*PAGE EXTRACT*:
Life Happens

How a devastating flood taught one loner the power of community
Essay and Photos by Lisa Marshall

At 10 a.m. on Sept. 15, the fire chief in the quiet mountain hamlet I’ve called home for 18 years stood before a crowd of dazed residents huddled in the rain outside the station and spoke these unfathomable words: “Pinewood Springs is uninhabitable.”

We had gone three days without power, heat, water or phones. The stretch of U.S. Highway 36 connecting us to Lyons nine miles to the east and Estes Park 11 miles to the west had been reduced to an impassable chasm in a dozen places. Churning, coffee-colored rivers flowed where our neighborhood roads once passed. Power lines dangled. Our local water system was in ruin. 

Our community was an island, with no way in or out by car for the foreseeable future.

“Once the rain breaks, the choppers will start taking people out,” the chief told us. We should winterize our houses, double-bag our trash in hopes of keeping the bears away, and lock up. It could be months before we could return. “Those who don’t leave in the next day or so will be on their own.” 

I clutched my 11-year-old’s hand and made an excruciating decision thousands of Coloradans had to make that surreal week. We would pack up our lives into one bag each, gather our pets, and leave the next day not knowing when life would be “normal” again. 

Others—my husband included—made a different decision. To them, this was a call to action, a summons to practice the rugged individualism we mountain folks so often pride ourselves on.  “Maybe you should just see how things play out,” he suggested. “People are working together. Things are happening really fast. I’m not going anywhere.”

As I walked home in the rain, paralyzed by uncertainty, they were gathering tools and crafting a plan.

Pinewood Springs is a speck on the map, a collection of several hundred dispersed houses inhabited by an eclectic mix. We are grizzled, aging hippies, clean-cut libertarian survivalists, yuppie commuters and none-of-the-aboves who—despite the wide range of political bumper stickers that adorn our mud-splattered vehicles—share a common quest for self-reliance. Walk our neighborhood and you hear roosters crowing and chainsaws buzzing.

Like many mountain dwellers, I like people, but only when I choose to be around them. I work from home and go days without leaving it. I smile as I jog past my neighbors, but I seldom stop to chat. I tell myself I am too busy. Really I am shy, and living nine miles from the closest stoplight has permitted me to remain that way.

But The Flood of 2013 changed me.

After the firehouse meeting, the sun broke through to reveal a bustle of activity. The next-door neighbor, Elise, came over to trade garden-fresh zucchini for tomatoes. Denise, from down the road, stopped in to use the half-bar of cell service we’d discovered we could get from one spot in my 14-year-old’s bedroom. Denise wept as she told her sister she was OK. To show her gratitude, she showed up with three bags of groceries to stock our barren cupboard, and a generator for my husband to use after we’d all flown out.

We walked down our washed-out road to the Colorado Cherry Company. With their stocked freezers thawing and fresh pies going to waste, the managers had generously opened their doors, offering up their limited propane for impromptu potlucks of homemade meatballs and quinoa casserole. Wine and beer flowed. A paper bag on the counter read “donations.” I milled around, exchanging embraces with people whose faces I’d seen for years but whose names I did not know.

*EXERCISE SET*:
1. Answer these questions using the flood essay.
(a) For how many years had the author called the mountain hamlet home?
(b) How many miles west of Pinewood Springs is Estes Park?
(c) Besides three bags of groceries, what did Denise bring?
2. Duplicate the passage of the flood essay from "Life Happens" to "the foreseeable future.".

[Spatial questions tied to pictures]
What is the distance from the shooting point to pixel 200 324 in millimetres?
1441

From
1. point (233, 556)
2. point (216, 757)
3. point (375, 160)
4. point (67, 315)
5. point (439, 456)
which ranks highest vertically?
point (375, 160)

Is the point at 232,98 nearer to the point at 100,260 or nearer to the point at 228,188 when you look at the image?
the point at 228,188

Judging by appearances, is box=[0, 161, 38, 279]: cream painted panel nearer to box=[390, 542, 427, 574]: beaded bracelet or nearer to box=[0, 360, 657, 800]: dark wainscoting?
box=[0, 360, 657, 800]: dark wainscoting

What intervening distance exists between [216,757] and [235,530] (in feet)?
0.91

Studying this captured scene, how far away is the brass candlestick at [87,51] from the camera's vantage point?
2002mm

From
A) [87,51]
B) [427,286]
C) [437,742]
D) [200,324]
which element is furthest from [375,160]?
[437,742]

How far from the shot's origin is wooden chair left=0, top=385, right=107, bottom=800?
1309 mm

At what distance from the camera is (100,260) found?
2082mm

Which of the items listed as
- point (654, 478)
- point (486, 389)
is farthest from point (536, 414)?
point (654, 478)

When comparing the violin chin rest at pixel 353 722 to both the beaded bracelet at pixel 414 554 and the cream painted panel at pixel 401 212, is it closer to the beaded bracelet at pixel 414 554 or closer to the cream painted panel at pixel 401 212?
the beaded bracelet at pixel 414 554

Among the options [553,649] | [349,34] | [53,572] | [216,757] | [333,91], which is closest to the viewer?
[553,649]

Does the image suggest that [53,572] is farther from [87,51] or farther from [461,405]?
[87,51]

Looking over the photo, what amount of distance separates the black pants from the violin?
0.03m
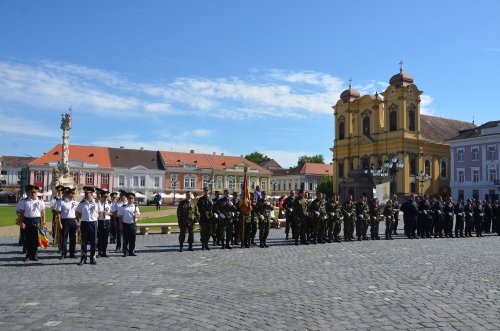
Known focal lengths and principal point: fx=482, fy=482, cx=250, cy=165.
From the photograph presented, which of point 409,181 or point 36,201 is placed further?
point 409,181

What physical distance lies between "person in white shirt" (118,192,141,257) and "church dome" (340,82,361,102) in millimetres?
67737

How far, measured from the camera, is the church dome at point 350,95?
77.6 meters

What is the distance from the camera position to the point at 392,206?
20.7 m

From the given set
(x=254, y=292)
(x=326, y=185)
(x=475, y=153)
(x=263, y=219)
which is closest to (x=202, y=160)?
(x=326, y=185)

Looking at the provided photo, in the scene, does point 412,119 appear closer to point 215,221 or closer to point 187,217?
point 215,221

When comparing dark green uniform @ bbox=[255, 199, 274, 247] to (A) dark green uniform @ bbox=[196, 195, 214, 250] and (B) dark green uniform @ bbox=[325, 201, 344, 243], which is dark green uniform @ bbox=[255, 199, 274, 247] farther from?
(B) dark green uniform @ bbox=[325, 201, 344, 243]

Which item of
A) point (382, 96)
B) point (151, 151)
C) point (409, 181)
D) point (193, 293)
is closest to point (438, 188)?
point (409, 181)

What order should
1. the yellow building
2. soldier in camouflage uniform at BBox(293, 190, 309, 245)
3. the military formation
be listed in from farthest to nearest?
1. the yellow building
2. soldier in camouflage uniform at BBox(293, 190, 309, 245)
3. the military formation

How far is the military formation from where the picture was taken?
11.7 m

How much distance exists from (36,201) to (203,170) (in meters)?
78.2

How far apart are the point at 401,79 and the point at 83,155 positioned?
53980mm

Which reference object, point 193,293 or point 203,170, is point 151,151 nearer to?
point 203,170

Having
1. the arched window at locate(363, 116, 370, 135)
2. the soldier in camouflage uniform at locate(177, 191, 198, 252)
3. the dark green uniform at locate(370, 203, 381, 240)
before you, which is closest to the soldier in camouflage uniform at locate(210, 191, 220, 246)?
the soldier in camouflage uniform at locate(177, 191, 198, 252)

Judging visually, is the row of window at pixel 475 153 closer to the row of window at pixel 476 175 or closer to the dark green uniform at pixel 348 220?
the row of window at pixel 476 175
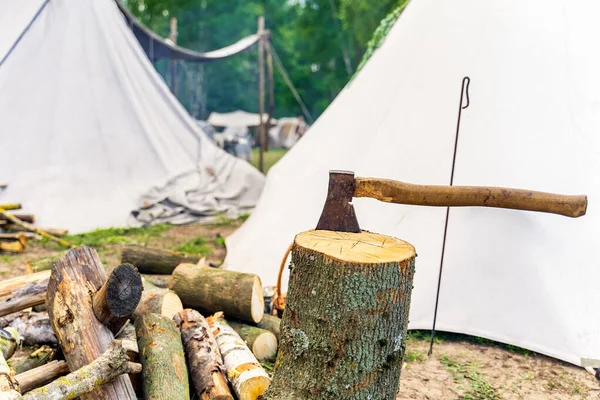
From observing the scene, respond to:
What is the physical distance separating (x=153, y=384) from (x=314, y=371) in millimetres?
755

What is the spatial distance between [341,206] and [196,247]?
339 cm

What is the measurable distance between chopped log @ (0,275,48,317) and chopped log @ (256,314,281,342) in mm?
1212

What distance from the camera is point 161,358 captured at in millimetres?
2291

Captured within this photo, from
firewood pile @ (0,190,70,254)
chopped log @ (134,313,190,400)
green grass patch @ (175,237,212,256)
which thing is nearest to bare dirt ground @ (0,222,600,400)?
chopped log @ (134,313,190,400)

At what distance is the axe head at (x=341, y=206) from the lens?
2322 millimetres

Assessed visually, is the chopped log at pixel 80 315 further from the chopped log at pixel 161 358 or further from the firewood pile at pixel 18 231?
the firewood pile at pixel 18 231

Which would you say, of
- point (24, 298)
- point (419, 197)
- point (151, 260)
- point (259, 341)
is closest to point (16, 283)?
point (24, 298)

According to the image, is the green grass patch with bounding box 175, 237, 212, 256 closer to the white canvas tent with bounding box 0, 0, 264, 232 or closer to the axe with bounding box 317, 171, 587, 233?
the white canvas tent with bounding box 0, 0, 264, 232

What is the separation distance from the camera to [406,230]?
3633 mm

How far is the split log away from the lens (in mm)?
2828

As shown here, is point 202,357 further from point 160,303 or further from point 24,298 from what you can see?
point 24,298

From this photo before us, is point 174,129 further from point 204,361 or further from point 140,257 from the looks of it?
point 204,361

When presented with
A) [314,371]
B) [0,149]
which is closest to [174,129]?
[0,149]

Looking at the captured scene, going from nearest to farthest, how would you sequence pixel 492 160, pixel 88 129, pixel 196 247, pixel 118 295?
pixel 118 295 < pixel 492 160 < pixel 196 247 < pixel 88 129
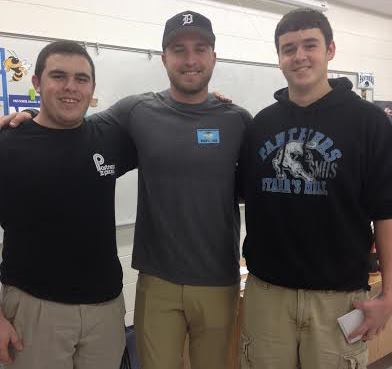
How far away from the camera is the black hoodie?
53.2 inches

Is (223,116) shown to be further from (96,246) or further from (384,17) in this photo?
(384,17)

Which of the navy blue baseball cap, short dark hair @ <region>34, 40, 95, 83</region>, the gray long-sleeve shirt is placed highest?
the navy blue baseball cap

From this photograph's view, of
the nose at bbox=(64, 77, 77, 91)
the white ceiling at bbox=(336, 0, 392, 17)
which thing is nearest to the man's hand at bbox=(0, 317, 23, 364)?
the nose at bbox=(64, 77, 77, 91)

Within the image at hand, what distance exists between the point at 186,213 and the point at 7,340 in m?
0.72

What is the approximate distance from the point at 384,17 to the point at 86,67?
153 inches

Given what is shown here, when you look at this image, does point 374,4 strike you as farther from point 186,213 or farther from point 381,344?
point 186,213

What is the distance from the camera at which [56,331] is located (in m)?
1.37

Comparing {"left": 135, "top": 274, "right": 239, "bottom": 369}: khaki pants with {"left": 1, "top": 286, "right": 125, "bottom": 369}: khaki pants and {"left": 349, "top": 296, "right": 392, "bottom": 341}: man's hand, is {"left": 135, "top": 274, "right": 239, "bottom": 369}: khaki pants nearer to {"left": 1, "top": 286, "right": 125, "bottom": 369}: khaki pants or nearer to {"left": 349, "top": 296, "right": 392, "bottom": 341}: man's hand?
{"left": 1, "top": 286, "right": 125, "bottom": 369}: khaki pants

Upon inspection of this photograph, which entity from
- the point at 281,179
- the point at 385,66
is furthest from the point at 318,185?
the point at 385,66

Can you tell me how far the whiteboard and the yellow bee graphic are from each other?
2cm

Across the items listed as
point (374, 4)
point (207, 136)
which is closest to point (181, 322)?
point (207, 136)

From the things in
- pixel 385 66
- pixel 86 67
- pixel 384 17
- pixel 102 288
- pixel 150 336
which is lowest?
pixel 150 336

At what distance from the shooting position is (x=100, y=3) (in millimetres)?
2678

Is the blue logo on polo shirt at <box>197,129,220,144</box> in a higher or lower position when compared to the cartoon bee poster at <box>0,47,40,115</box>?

*RESULTS BY TASK*:
1.
(a) 18 years
(b) 11 miles
(c) A generator

2.
Life Happens

How a devastating flood taught one loner the power of community
Essay and Photos by Lisa Marshall

At 10 a.m. on Sept. 15, the fire chief in the quiet mountain hamlet I’ve called home for 18 years stood before a crowd of dazed residents huddled in the rain outside the station and spoke these unfathomable words: “Pinewood Springs is uninhabitable.”

We had gone three days without power, heat, water or phones. The stretch of U.S. Highway 36 connecting us to Lyons nine miles to the east and Estes Park 11 miles to the west had been reduced to an impassable chasm in a dozen places. Churning, coffee-colored rivers flowed where our neighborhood roads once passed. Power lines dangled. Our local water system was in ruin. 

Our community was an island, with no way in or out by car for the foreseeable future.